The new metrics are displayed in the webinterface or can be read through CLI or REST API.

New Ping Event: a Ping check (icmp) is now available as event and action in the Event/Action toolbox. Multiple configuration parameters available: number of retries, timeouts and state change.

New DNS Event: a DNS check is now available as event and action in the Event/Action toolbox.

New UI: configuration page for I/Os (input/output) available.

New UI: non functional optical changes: max width set to 1920px, navigation changed to 'single column navigation'.

LTE450: update of cellular engine firmware is possible for MRcard LTE450.

icom Router Management: server certficate can be verfied using OCSP-stapling.

Auto-Update: server certficate can be verfied using OCSP-stapling.

IPsec: certificate revocation policy is now configurable for OCSP or CRL (cert. revocation list).

EST protocol: If the server certificate check fails, the CA certificates are retrieved without a server check and a new trustchain is created.

Modem State Machine: internal changes to the modem state machine fixes multiple support cases in relation with cellular connectivity.

Package loss: Packages with special sizes are sent reliably with certain SIM cards (e.g. mdex). Products affected: MRX3 LTE 1.1, MRX5 LTE 1.1, MRX2 LTES 1.0, MRcard PL 1.0

Connection stability: cellular connection remains stable also for packets with certain fragmentation. Products affected: MRX3 LTE 1.2, MRX5 LTE 1.2, MRX2 LTES 1.1, MRcard PL 1.1.

Known Issue: on ECR-LW300 1.1 with icom OS 7.8 when sending SMS through GSM, special characters are not working.

EST: The EST Protocol (Enrollment over Secure Transport) is now available use for secure Certificate Enrollment.
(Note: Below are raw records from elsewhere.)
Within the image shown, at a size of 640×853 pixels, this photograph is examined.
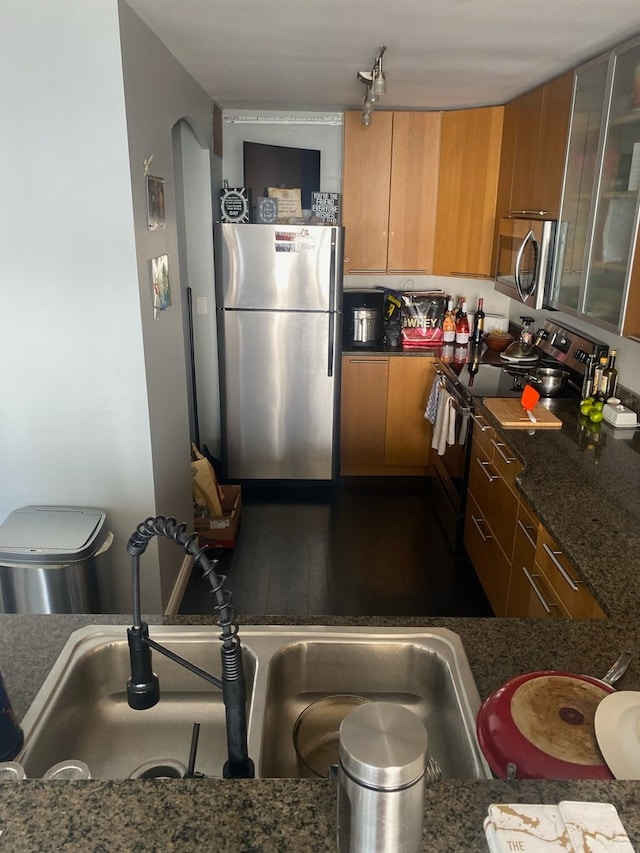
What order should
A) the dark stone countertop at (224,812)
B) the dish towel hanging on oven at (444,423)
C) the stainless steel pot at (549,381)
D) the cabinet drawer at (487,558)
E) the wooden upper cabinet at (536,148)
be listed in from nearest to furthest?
the dark stone countertop at (224,812)
the cabinet drawer at (487,558)
the wooden upper cabinet at (536,148)
the stainless steel pot at (549,381)
the dish towel hanging on oven at (444,423)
SCEP removed: the Simple Certificate Enrollment Protocol was removed in this version and is no longer available in icom OS. We suggest all users to use the now available EST protocol instead, which only has advantages.

New UI: the configuration page for Serial-Ethernet-Gateway was added.

System status: a new system status value was introduced, containing the minimum required icom OS firmware version for each individual device. The version depends on the respective hardware variant and is available through CLI and REST and will follow soon in the User Interface. A firmware downdate below this version is not possible.

Port mirroring: the debugging functionality port mirroring is now supported for all interfaces, not only for LAN interfaces on the same switch. (*this debugging option is not yet available in the new user interface, but will follow soon).

IPsec: usage of keys using elliptic curves EC(DSA) was fixed.

Real Time Clock: restoring the system time from the RTC (real time clock) is working again for all MRX and SCR/ECR routers.

UI: cogwheel indicating firmware activiation was fixed - is now turning again.